For the friend who was carrying
pallets of material, the force they exerted on those objects to carry them was up to
oppose gravity, but the displacement was perpendicular to that direction. The cos of 90 degrees is zero. So they did no work. Going further, if we consider the
graph of the cosine function, we see that there are areas where this function goes
negative, which means that it’s possible for work to be negative.
Consider this example of a book
lying flat on a tabletop. Say that you pick the book up,
transfer it across to the other side of the table, and then set it down. We can draw in arrows representing
the book’s displacement at each of these three legs and then also draw in arrows
representing the force you apply to the book as it moves.
For the first part of the book’s
journey, force and displacement are aligned. So work is positive. In the second part, these two
vectors are at right angles to one another. So no work is done. Then, as you set the book down, the
force you exert on the book is up. But the book’s displacement is
down. For this part of the book’s
journey, the work you do on it is negative.
Our graph of the cosine function
supports this conclusion. We see that when the angle between
the force and displacement is 𝜋 radians or 180 degrees, we’ll have a negative
result. This helps explain why your first
friend didn’t get paid that day. This friend did positive work
lifting supplies up to the top of the building and then canceled it out with
negative work, lowering them back down. Just like with this book, the net
work done on the supplies was zero. So the work done on an object by a
force can be positive, negative, or can be zero. Let’s get some practice calculating
work through a couple of examples.
A toy cart is pulled for 4.4 meters
in a straight line across a floor. The force applied to the cart has a
magnitude of 17 newtons and is aligned at 28 degrees above the horizontal. How much work does the applied
If we draw a picture of this
process, we have a cart being pulled along by an applied force, 𝐹, where the force
is applied at an angle we’ve called 𝜃 above the horizontal. If we call motion to the right
motion in the positive direction, we’re told that the cart is pulled 4.4 meters that
way. We can call this 𝑑. We want to know the work done on
the cart by this applied force, 𝐹.
To solve for this value, we can
recall that work is not only equal to the dot product of force and displacement. But it’s also equal to the product
of their magnitudes times the cosine of the angle between them. In our case, we know the force
magnitude, 𝐹, as well as the magnitude of the displacement, 𝑑. We’re given the angle 𝜃 that
separates displacement from force and so are ready to plug in and solve for 𝑊.
When we calculate this product, we
find that, to two significant figures, 𝑊 is 66 newton meters or 66 joules. That’s how much work is done on the
cart over this distance by the applied force.
Now let’s look at an example that
will help us see work from a geometric perspective.

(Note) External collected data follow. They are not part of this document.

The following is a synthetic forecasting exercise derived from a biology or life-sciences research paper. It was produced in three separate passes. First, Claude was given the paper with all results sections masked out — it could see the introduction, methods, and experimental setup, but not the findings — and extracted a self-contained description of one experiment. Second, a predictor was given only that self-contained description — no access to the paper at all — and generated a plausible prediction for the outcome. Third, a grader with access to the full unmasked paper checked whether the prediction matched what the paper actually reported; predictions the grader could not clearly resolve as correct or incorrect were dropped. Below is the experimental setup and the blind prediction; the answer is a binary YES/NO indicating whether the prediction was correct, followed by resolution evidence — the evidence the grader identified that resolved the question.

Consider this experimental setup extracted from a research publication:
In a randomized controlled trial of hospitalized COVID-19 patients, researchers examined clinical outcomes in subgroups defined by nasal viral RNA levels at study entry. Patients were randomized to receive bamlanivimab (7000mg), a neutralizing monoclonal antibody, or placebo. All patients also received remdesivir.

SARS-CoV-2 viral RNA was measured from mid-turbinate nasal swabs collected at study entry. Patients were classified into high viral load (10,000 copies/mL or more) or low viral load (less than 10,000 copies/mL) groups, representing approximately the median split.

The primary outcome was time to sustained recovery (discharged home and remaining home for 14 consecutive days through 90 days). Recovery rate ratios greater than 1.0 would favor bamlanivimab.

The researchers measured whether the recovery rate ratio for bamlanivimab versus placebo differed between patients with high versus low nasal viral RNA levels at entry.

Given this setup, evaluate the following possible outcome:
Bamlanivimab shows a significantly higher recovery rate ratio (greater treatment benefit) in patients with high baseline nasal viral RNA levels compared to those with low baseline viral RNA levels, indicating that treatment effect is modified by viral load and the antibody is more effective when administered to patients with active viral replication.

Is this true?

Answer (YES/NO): NO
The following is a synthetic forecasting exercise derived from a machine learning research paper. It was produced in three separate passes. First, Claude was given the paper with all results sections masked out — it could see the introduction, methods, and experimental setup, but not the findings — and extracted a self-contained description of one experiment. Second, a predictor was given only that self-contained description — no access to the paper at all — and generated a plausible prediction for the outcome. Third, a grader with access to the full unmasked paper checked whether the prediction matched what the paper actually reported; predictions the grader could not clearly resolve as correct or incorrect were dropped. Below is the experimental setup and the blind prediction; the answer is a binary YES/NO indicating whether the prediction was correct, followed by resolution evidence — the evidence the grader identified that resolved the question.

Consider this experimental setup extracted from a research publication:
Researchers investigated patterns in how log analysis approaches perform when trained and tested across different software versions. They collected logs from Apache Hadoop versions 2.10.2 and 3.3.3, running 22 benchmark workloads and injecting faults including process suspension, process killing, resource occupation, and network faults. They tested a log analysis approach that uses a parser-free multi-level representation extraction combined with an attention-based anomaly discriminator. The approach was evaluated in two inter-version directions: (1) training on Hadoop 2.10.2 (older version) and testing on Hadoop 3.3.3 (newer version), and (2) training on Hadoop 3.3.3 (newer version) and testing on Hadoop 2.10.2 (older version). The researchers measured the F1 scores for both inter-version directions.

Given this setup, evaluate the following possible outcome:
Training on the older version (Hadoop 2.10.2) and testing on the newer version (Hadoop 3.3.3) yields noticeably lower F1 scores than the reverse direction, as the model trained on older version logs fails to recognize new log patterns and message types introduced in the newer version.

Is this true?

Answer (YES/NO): NO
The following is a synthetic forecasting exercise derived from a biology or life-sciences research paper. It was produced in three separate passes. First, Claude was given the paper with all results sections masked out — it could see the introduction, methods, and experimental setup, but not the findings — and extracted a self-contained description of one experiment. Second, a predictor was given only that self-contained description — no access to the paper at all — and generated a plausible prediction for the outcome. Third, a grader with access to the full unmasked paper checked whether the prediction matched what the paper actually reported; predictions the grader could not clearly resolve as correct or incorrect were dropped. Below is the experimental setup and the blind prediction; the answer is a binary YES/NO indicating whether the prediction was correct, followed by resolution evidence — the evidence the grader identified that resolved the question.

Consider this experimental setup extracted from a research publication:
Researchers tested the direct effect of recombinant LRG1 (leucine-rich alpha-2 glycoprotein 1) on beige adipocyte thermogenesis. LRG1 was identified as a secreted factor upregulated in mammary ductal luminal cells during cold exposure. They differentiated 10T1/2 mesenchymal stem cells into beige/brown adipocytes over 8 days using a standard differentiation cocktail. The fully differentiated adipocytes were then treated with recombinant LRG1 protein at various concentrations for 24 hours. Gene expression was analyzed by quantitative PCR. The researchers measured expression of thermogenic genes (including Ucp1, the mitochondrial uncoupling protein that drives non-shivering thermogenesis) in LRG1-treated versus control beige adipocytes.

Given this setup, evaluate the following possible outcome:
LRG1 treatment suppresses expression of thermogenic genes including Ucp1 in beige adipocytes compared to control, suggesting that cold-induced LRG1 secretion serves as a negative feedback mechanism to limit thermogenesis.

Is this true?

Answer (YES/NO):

A crane is lifting construction
materials from the ground to an elevation of 60 meters. Over the first 10 meters, the motor
linearly increases the force it exerts from zero kilonewtons to 10 kilonewtons. It exerts that constant force for
the next 40 meters then winds down to zero newtons again over the last 10 meters, as
shown in the figure. What is the total work done on the
Calling the net work done on these
materials capital 𝑊, that work is related to the force the materials experience
over the distance they experience that force. We can recall that work is equal to
the dot product of force and displacement. And in our case, since the force
and the displacement are in the same direction, we can write this expression as a
simple product. Since work equals force times
distance, looking at our graph, we can see that this will be equal to the area under
To make solving for that area a bit
easier, we can divide it up into three pieces. Piece number one has an area of
one-half its base, 10 meters, times its height of 10 kilonewtons. Piece number two has an area of 50
minus 10 meters, or 40 meters, multiplied by 10 kilonewtons. And the third piece has an area
like the first of one-half 10 meters multiplied by a height of 10 kilonewtons. When we add the areas of these
three sections together to get the total area, we find it’s equal to 500
kilojoules. That’s the total work done on the
construction materials over this movement.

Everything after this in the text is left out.